Exercise => Convert the records from the line containing "Is (x=485, y=214)" through the end of the records, both included, into a two-column CSV with the header question_text,answer. Give one row per record, with each field in double quotes and any line breaks replaced by spaces.
────────
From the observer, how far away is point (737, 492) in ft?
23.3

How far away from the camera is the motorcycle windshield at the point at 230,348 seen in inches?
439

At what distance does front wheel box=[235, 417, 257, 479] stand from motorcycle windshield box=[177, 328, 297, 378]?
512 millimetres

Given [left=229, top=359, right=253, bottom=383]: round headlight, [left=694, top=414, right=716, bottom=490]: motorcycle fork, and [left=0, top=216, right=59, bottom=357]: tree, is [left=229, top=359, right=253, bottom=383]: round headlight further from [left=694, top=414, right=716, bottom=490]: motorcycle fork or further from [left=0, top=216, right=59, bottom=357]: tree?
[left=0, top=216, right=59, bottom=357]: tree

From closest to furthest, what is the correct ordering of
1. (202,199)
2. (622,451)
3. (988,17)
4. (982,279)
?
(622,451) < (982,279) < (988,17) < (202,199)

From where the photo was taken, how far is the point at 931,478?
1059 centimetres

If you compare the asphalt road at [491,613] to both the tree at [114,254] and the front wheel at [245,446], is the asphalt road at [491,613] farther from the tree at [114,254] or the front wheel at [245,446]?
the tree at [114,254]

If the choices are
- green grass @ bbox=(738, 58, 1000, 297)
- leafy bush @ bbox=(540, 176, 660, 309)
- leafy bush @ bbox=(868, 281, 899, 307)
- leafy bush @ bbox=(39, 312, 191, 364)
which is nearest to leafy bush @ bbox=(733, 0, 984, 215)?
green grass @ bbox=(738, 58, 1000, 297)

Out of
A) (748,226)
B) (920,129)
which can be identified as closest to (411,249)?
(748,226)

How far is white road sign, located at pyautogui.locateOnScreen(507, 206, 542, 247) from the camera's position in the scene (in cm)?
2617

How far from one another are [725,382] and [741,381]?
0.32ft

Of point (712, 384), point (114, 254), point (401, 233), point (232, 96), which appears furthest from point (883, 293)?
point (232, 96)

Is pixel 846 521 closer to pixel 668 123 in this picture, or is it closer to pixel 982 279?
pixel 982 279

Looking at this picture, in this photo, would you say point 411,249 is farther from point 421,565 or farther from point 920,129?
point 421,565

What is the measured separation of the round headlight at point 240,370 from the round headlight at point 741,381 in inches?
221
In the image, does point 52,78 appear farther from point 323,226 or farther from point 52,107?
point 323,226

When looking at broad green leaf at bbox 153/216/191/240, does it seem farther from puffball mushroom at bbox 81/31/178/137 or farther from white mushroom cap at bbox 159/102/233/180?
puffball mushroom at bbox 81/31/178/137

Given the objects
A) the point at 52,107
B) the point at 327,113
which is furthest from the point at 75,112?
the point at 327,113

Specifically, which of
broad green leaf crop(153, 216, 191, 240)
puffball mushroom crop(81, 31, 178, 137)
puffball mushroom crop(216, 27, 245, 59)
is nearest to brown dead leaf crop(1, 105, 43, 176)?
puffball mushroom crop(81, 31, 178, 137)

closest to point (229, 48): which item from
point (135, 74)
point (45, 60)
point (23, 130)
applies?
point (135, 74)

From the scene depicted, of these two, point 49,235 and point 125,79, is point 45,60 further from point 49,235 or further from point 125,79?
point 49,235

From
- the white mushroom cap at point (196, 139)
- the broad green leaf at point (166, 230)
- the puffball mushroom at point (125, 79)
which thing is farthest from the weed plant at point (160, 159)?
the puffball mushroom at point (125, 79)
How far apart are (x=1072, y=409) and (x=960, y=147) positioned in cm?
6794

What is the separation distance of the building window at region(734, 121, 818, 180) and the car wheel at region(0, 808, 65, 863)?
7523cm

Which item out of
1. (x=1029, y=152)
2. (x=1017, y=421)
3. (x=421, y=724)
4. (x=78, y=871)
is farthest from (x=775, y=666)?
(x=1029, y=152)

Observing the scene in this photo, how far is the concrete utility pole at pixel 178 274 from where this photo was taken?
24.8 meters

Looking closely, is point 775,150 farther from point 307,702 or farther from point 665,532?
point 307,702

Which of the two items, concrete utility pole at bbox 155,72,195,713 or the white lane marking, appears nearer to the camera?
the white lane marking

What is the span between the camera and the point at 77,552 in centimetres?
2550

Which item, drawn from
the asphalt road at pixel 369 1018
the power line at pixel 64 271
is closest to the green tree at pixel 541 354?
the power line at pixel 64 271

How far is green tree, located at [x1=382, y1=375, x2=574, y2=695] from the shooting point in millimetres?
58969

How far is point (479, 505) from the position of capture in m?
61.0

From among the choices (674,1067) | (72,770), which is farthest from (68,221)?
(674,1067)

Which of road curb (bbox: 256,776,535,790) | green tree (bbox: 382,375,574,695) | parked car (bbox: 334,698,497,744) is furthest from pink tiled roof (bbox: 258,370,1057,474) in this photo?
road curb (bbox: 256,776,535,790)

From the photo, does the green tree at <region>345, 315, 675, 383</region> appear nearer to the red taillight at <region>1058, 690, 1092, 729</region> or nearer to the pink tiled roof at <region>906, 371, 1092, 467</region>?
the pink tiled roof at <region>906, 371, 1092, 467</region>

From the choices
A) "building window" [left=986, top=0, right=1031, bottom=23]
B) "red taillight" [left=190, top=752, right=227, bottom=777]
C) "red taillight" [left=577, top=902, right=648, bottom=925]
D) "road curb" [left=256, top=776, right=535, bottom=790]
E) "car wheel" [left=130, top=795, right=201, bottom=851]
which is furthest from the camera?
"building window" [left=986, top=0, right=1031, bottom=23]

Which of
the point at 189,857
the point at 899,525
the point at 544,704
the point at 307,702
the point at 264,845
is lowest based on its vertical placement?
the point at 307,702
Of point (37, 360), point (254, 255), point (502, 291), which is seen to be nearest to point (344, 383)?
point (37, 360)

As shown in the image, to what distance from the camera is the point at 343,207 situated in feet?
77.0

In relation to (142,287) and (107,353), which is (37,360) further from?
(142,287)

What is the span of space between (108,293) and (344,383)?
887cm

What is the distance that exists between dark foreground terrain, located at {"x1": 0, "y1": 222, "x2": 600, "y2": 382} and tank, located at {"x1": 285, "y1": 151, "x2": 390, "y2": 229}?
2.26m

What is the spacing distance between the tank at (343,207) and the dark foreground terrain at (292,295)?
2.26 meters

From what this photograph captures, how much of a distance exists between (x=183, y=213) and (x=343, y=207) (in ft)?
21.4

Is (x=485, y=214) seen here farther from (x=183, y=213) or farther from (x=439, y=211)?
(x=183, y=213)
────────
Finished answer =>
question_text,answer
"Is (x=485, y=214) seen here farther from (x=183, y=213) or farther from (x=439, y=211)?","(x=183, y=213)"